Spatial question rows
-*-
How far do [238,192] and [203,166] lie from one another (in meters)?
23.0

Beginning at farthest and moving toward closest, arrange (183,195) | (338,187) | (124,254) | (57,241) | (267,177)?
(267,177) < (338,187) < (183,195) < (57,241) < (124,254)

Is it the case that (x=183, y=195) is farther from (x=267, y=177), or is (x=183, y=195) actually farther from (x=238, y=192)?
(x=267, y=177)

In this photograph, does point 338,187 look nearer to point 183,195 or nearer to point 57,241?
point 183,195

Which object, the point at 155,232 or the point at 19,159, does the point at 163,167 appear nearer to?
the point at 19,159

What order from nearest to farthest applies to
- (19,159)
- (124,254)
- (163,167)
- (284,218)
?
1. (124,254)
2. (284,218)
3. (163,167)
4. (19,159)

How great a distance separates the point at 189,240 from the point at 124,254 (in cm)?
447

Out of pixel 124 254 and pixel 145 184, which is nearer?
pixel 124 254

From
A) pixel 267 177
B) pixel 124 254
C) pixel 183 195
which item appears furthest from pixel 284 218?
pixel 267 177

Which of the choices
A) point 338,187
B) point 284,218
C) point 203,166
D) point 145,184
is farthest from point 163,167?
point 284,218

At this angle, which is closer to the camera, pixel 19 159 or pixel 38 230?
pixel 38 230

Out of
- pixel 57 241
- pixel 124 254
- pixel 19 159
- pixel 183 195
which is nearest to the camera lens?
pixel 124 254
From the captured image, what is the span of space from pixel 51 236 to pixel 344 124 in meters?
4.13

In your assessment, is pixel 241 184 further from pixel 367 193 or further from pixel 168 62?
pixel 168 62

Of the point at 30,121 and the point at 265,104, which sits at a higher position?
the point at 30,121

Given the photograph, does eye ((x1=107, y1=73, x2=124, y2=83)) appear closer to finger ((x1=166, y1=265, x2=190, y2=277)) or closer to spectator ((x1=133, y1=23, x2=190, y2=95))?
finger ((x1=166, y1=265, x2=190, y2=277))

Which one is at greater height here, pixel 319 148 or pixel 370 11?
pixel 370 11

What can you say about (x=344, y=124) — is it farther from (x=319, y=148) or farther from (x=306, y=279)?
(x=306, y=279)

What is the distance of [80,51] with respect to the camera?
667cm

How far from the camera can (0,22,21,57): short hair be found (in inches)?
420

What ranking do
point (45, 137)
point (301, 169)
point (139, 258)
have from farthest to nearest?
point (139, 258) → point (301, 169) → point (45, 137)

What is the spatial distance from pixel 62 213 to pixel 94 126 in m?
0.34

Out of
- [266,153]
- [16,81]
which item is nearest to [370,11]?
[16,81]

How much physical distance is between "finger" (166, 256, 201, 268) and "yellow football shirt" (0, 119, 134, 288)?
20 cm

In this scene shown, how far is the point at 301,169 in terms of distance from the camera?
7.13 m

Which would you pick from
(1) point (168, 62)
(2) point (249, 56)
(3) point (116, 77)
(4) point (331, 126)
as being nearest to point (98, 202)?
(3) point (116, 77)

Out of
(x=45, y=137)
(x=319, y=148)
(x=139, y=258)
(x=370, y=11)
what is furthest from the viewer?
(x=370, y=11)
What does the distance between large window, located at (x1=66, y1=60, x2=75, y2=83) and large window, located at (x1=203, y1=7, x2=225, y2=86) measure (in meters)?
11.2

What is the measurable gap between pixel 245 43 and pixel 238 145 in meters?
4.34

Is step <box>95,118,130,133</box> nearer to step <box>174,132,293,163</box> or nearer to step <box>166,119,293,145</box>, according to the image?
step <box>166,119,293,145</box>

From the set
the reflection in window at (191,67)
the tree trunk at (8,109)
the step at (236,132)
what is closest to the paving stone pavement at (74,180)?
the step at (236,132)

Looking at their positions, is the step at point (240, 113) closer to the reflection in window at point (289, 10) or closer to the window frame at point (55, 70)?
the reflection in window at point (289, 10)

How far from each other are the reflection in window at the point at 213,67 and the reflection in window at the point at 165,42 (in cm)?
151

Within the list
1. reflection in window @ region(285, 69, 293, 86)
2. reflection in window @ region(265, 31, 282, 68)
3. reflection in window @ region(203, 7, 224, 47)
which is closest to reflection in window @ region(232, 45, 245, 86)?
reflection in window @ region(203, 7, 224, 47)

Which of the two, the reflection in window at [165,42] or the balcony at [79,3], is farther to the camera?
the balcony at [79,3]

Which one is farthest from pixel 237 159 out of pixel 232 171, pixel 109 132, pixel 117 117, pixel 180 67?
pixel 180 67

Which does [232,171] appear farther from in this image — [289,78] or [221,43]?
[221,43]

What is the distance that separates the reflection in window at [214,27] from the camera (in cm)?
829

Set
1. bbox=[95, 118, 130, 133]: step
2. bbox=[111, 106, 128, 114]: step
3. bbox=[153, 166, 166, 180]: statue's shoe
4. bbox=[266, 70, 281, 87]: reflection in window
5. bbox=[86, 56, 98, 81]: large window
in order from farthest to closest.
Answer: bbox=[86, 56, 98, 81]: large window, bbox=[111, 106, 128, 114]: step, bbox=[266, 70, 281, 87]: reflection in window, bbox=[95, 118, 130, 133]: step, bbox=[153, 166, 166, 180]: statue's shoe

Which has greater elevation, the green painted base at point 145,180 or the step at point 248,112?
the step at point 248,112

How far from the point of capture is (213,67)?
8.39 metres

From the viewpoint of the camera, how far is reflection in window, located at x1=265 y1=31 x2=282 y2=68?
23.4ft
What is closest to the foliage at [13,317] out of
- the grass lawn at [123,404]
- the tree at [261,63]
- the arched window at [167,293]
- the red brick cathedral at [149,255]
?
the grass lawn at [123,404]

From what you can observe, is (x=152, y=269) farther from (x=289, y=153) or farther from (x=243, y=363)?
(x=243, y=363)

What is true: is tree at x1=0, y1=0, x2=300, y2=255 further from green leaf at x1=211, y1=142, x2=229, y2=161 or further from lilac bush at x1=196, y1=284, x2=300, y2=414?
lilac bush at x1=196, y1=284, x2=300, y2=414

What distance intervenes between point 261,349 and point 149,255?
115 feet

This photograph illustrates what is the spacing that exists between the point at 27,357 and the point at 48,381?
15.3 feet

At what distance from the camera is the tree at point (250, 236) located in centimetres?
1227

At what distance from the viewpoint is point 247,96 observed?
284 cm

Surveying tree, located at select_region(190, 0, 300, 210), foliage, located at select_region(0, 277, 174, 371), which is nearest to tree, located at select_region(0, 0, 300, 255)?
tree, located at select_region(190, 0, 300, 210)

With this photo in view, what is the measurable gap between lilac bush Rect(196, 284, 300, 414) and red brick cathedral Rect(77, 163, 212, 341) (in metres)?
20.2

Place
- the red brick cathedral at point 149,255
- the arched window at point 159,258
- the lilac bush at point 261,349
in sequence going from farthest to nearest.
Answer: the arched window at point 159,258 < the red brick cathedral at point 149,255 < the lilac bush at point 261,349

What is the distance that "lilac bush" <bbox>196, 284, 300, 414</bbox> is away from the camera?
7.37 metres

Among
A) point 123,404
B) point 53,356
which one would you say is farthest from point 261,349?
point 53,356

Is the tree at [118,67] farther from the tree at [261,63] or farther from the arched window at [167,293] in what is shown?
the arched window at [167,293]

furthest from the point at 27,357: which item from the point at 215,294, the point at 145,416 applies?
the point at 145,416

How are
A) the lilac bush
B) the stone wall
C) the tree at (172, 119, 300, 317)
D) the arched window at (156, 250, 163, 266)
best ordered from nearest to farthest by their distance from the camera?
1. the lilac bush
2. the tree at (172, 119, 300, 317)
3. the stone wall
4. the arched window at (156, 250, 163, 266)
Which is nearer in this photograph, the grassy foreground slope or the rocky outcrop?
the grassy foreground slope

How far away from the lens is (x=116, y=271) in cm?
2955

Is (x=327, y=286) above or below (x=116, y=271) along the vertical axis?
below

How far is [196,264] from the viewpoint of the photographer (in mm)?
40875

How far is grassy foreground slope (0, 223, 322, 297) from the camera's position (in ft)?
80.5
-*-
How do the rows read from the start through the line containing "(267,177) < (338,187)" when "arrange" is swapped for "order" and nothing else changes?

* ANSWER TO THIS EXERCISE:
How far do [238,192] and [203,166] lie from one another (in meters)?
23.0

Beginning at farthest and moving toward closest, order (183,195) | (338,187) | (124,254) | (57,241) | (267,177)?
(267,177) < (338,187) < (183,195) < (57,241) < (124,254)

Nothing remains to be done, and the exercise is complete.